In the text on events in Scotland in 1784, copy the passage from "14 November –" up to and including "the United States." word for word.
┌─ SOURCE EXTRACT
Events from the year 1784 in Scotland.

Incumbents

Law officers 
 Lord Advocate – Ilay Campbell
 Solicitor General for Scotland – Robert Dundas of Arniston

Judiciary 
 Lord President of the Court of Session – Lord Arniston, the younger
 Lord Justice General – The Viscount Stormont
 Lord Justice Clerk – Lord Barskimming

Events 
 9 February – Royal Highland and Agricultural Society of Scotland founded as the Highland Society of Edinburgh.
 May – the Buchanites are expelled from Irvine, going on to establish a celibate community at New Cample near Closeburn, Dumfriesshire.
 25 & 27 August – apothecary James Tytler makes the first balloon ascents in Great Britain, in a hot air balloon from Edinburgh.
 14 November – Samuel Seabury is consecrated at the house of John Skinner, coadjutor bishop of Aberdeen, as first Bishop of the Episcopal Diocese of Connecticut (his native state), the first bishop of the Episcopal Church in the United States.
└─
┌─ DATA SHOWN
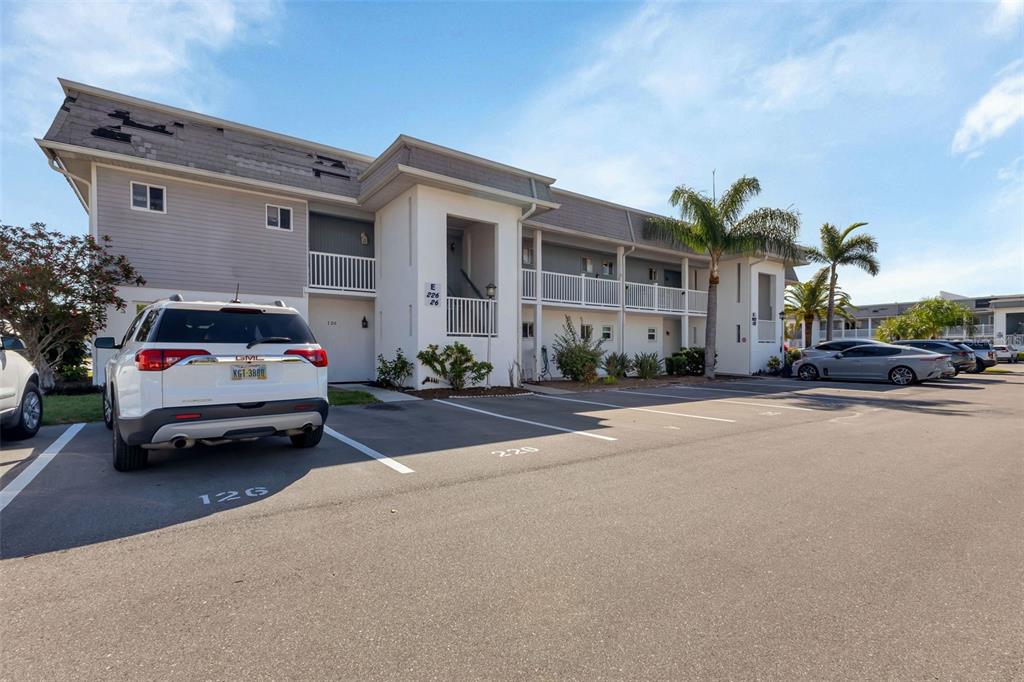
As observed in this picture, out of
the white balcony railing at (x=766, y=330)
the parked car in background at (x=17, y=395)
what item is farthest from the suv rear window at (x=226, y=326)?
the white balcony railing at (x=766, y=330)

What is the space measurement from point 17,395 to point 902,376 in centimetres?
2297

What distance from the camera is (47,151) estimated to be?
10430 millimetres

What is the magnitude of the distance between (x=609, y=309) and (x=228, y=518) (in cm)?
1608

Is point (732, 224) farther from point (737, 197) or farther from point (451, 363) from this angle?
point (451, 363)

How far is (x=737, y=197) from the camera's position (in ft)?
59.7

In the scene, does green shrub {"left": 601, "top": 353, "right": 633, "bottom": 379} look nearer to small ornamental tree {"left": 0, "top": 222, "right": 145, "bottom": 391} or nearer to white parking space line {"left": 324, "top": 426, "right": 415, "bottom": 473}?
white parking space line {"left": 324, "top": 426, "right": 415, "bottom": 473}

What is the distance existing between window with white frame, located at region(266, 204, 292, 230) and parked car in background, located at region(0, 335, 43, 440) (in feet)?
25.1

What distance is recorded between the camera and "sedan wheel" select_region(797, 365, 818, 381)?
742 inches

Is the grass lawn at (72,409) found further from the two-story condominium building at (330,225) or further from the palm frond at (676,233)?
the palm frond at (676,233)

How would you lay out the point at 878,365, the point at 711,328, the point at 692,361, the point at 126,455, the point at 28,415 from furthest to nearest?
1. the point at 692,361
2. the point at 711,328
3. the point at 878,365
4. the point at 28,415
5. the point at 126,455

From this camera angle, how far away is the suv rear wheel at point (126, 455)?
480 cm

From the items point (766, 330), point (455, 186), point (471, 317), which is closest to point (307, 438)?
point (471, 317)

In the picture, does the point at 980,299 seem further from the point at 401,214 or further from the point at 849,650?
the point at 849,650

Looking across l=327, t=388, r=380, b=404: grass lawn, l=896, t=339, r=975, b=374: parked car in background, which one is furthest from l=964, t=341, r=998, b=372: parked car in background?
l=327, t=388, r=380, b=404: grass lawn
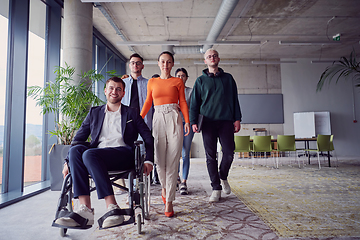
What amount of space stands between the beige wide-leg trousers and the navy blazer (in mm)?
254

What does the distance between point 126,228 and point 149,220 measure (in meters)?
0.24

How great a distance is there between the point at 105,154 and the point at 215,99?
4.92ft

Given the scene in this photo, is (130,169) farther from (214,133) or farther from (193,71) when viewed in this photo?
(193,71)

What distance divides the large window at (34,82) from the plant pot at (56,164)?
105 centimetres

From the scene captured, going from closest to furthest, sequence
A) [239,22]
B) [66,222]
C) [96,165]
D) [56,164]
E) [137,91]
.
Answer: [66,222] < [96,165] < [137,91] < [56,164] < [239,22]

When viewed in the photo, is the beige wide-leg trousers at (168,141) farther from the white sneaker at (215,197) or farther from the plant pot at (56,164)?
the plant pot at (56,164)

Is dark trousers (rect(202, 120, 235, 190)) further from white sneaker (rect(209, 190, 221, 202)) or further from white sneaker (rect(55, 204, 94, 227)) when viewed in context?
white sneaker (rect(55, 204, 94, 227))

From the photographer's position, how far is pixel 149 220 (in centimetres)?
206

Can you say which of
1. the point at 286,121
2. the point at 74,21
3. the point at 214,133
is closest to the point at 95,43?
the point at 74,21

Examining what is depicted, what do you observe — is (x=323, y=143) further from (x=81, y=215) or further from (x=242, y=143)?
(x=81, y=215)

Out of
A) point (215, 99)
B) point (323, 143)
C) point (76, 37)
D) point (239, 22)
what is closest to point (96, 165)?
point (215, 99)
└─
- [RESPONSE TO THE TASK]:
14 November – Samuel Seabury is consecrated at the house of John Skinner, coadjutor bishop of Aberdeen, as first Bishop of the Episcopal Diocese of Connecticut (his native state), the first bishop of the Episcopal Church in the United States.